* **Required work**: Search the records below for "Twenty-four hours following". Return that line and all remaining lines exactly.
########
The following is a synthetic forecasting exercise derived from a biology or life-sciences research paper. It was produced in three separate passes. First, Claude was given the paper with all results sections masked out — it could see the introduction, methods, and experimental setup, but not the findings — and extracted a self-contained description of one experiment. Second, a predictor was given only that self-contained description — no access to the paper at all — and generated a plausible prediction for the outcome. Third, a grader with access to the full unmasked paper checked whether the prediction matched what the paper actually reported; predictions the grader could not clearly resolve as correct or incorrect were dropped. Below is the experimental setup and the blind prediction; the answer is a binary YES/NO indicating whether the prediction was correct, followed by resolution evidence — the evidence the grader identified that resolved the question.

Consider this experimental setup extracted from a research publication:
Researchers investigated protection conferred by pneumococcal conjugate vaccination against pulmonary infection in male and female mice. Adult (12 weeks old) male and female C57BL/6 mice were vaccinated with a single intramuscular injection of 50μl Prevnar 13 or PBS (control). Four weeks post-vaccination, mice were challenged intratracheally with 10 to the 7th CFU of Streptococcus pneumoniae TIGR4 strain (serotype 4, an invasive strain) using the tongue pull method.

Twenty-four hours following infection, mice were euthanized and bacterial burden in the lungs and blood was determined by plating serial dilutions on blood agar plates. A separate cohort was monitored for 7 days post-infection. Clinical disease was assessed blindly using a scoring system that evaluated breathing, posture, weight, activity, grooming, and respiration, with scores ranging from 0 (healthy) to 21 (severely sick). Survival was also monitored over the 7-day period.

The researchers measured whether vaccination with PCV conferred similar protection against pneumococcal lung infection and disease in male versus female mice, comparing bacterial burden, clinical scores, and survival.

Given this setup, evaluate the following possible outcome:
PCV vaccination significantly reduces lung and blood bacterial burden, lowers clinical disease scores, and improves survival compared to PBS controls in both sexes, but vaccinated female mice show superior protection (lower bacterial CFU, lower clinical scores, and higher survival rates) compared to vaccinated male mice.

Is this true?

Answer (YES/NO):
########
* **Your solution**:
Twenty-four hours following infection, mice were euthanized and bacterial burden in the lungs and blood was determined by plating serial dilutions on blood agar plates. A separate cohort was monitored for 7 days post-infection. Clinical disease was assessed blindly using a scoring system that evaluated breathing, posture, weight, activity, grooming, and respiration, with scores ranging from 0 (healthy) to 21 (severely sick). Survival was also monitored over the 7-day period.

The researchers measured whether vaccination with PCV conferred similar protection against pneumococcal lung infection and disease in male versus female mice, comparing bacterial burden, clinical scores, and survival.

Given this setup, evaluate the following possible outcome:
PCV vaccination significantly reduces lung and blood bacterial burden, lowers clinical disease scores, and improves survival compared to PBS controls in both sexes, but vaccinated female mice show superior protection (lower bacterial CFU, lower clinical scores, and higher survival rates) compared to vaccinated male mice.

Is this true?

Answer (YES/NO):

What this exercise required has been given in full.